It has become a normal phenomenon that audiences are bombarded with ads which have ‘little to no’ significance in them. Recently a LinkedIn user uploaded a status which clearly identified this problem. He said while trying to watch a YouTube LIVE video, he was hit by a non-vegetarian ad though he is clearly vegetarian and the video he was watching was a LIVE ‘Aarti’ of a famous temple in Mumbai. For some this was irony, for others it was right down offensive & for those in media, this was an eye-opener to a bigger problem that has been overlooked for a long time. The ad by itself is not aware where it is going to hit but the people behind the ad should be knowing exactly where it is going to hit. So, the flawed logic takes the centre stage of ‘let’s show our ad to everyone & those interested, will react to it’. Often, in activities related to brand building, the result is always measured in ‘impressions’ Vs whatever the objective is and this needs to change because brands are built by customers & the job of agencies is to ‘facilitate’ the process to the dot.
To dwell a little deeper, let us begin with by asking, Is it a Better ad OR a Better targeting?
With every brief, there are targets related to creativity & promotions which form the crux of execution. In either of the situations, the balance clearly tilts towards the argument between impressions made vs targets achieved. And this is where the line begins to blur on where things may have gone wrong. Which begs the question, was the ad better or the targeting that needs to be given the credit? Neither of it deserves any credit if the ad has done its job because at the end of the day a good job is just a consolation. Let us look at a recent example – CRED ads. In April 2020, India touched 57.4 million credit cards in usage, which roughly can be translated to about 3 cards per 100 people. Now, the question to ask would be, should an ad be made for only those 3 or the other 97 too? Logically, for CRED, those using the 57.4 million cards would be the core audience, but the strategy of CRED seemed to be ‘Nuking an Anthill’. Which means, including those 97 too. And surely & ironically, their message of ‘Not everyone gets it’ did not hold true for targeting objective. Now, there is no issue is targeting everyone, but the issue would be of the misfiring & the money spent behind. If your message is about being ‘picky’ then shouldn’t the targeting be picky too?
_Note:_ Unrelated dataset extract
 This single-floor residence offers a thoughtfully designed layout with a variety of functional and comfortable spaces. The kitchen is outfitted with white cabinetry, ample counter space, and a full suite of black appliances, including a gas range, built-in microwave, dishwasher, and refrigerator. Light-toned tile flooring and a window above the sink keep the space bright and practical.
To be or not to be…on the side of audience:
The best way to ensure a brand is growing is the organic way where the audience becomes the brand advocates through relatability of brand values. In the last few years, brand across the globe have gotten bigger, better & definitely bolder to connect with the audience, customer or not. From Nike to Bajaj to Parle G have stood their ground basis their brand values & have taken a stand on being on the side of positive human sentiment even if it meant taking flak from a few. Bajaj clearly stopped running ads with those deemed to be harming the social harmony. Parle G followed the suit. Though the move was protested by a few, it was welcomed with a harmonical hug by many. The learning that emerges out of this indicates that when it comes to choosing sides, choose your own. What Nike did by taking a stand along with Colin Kaepernick resulted in the all-time high price (36% increase) on the stock market.
The relatable learning of Queens Gambit on Netflix & the sudden interest in chess by the audience
With the release of The Queen’s Gambit, the interest of the audience in chess has shot off the roof. In the US, eBay reported a stratospheric sale of 215% of Chess sets & related accessories, with wooden chess sets being the favourites. Chess as a game takes time & a lot of thinking, which goes beyond the principles of immediate gratification of playing a game/sport. Hence only those who are extremely interested in it, go for it. But with The Queen’s Gambit, the ‘interest’ has translated into ‘interestingly entertaining’ with 62 million viewers of the show. Now, the show did a ‘check-mate’ of a job to make the game relatable to the show audience. And that relatability, with the time at hands of people, has beautifully translated into actions of playing the game.
But how relatable is relatable?
In the world of brand building, the word relatable resembles the properties of liquid wax, and the brand must define the mould for it. Those brands who maximize their efforts to increase the relatability quotient with their audience, tend to increase the consumption of their products. Because the customer is not paying for the brand but for the benefits – functional & emotional, of the product. In the process, a brand gets built by its customers.